The religious utterances which also
cover the whole business of life were first made duties by this
doctrine: in practice their fulfilment is impossible, but the theory
of their obligatory nature is a fundamental element in Muhammedanism.
Where the doctrine of duties deals with legal rights, its application
was in practice confined to marriage and the affairs of family life:
the theoretical demands of its penal clauses, for instance, raise
impossible difficulties. At the same time, it has been of great
importance to the whole spiritual life of Islam down to the present
day, because it reflects Muhammedan ideals of life and of man's place
in the world. Even to-day it remains the daily bread of the soul that
desires instruction, to quote the words of the greatest father of the
Muhammedan church. It will thus be immediately obvious to what a vast
extent Christian theory of the seventh and eighth centuries still
remains operative upon Muhammedan thought throughout the world.

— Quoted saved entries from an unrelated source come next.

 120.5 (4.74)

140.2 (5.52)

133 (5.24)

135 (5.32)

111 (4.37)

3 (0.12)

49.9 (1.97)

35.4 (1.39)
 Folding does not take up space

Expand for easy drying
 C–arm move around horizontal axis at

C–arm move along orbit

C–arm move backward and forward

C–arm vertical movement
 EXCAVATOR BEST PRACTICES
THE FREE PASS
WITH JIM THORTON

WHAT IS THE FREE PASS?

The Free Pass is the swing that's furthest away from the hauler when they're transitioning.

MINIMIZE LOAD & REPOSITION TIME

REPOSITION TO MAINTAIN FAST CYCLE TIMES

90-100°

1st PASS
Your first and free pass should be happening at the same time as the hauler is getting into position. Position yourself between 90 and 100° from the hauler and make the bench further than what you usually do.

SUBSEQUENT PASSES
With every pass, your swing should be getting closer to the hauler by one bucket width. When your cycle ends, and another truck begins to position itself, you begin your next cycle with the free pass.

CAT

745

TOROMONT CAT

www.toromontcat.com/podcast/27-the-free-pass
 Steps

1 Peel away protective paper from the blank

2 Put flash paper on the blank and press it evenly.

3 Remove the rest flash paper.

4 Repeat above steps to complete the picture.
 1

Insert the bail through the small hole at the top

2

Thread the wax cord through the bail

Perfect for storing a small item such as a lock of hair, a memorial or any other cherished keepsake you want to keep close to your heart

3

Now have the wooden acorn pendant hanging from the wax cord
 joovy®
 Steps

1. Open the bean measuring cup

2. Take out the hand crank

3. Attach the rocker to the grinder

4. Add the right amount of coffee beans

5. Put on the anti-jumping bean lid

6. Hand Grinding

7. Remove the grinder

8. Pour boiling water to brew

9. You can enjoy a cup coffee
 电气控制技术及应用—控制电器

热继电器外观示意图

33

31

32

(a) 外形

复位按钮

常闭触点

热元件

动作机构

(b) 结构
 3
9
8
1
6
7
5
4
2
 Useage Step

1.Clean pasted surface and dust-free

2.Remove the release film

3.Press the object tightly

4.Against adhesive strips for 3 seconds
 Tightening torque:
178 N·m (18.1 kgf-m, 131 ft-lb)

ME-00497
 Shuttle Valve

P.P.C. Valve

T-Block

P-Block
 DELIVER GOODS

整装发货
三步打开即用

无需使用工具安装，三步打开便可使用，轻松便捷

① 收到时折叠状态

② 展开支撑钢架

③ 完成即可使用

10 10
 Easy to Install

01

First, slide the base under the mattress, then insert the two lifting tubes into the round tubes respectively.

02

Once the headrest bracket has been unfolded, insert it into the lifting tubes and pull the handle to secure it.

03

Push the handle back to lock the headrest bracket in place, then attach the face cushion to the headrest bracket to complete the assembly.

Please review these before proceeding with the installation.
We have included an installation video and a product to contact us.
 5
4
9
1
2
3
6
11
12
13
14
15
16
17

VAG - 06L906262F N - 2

Considerable parts of the doctrine of duties are concerned with the
forms of Muhammedan worship. It is becoming ever clearer that only
slight tendencies to a form of worship were apparent under Muhammed.
The mosque, the building erected for the special purpose of divine
service, was unknown during the prophet's lifetime; nor was there any
definite church organisation, of which the most important parts are
the common ritual and the preaching. Tendencies existed but no system,
was to be found: there was no clerical class to take an interest in
the development of an order of divine service.